Бедная Сусанна еще более покраснела, но последовала за ним и уселась на то место, которое занимала Юлия Матвеевна при последнем объяснении с Егором Егорычем; он тоже занял свое прежнее место.
- Вы давно сюда в город приехали? - начала Сусанна, чтобы что-нибудь сказать.
- Недавно!.. Сейчас только!.. Зачем и для чего ваша мать и Людмила уехали в Москву?.. - бормотал Егор Егорыч.
При этом у Сусанны вдруг глаза наполнились слезами.
- Сестра сделалась очень больна! - отвечала она.
- Чем? - спросил Егор Егорыч, потупляя лицо.
- Не знаю! - проговорила тихим, но совершенно искренним голосом Сусанна.
Тогда Егор Егорыч снова поднял голову и посмотрел на нее пристально.
Слезы у Сусанны уже текли по щекам.
- Но и вы больны!.. Вы страшно похудели и плачете! - воскликнул Егор Егорыч.
- Нет, это я так!.. - возразила Сусанна, стараясь смигнуть опять наполнившие ее глаза слезы. - Я только очень скучаю по мамаше и по сестре!.. Мы еще так надолго никогда не разлучались.

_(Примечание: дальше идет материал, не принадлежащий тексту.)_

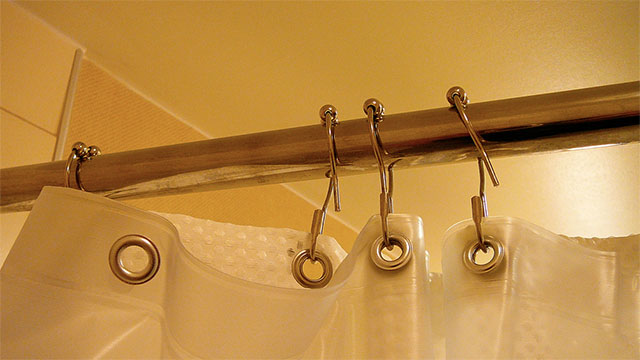 Extra shower curtain rods are also a good way to add space within the shower area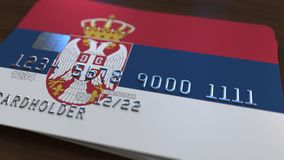 Plastic bank card featuring flag of Serbia. National banking system related 3D rendering. Plastic bank card featuring state flag Royalty Free Stock Photography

Егор Егорыч некоторое время размышлял.
- Но отчего же мать ваша не взяла вас и Музы с собой? - проговорил он затем.
- Мамаша говорила, что у нее денег нет, чтобы ехать всем нам! объяснила Сусанна.
- Это безжалостно и глупо с ее стороны было оставить вас!.. - совсем уж вспылил Егор Егорыч. - Если у ней не было денег, отчего она мне не написала о том?
Сусанна робко молчала.
- Тут то, да не то!.. Да!.. Не то тут! - произнес Егор Егорыч и затем, снова подумав немного, присовокупил:
- А где мой племянник Ченцов, - не знаете ли вы?
- Нет! - отвечала Сусанна, тоже, по-видимому, совершенно искренно.
Между тем звуки фортепьяно, на котором с возрастающей энергией принялась играть Муза, оставшись одна в зале и явно придя в норму своего творчества, громко раздавались по всему дому, что еще более наэлектризовывало Егора Егорыча и поддавало ему пару.
- Адрес вашей матери вы знаете? - спрашивал он.
- Да!.. - протянула Сусанна.
- Дайте его мне!.. Я тоже еду в Москву... Хотите, и вы поедемте со мной?.. Я вас и сестру вашу свезу в Москву.
Сусанна на первых порах была удивлена и смущена таким предложением: конечно, ей бесконечно хотелось увидать поскорее мать, но в то же время ехать с Егором Егорычем, хоть и не молодым, но все-таки мужчиной, ей казалось несколько страшно.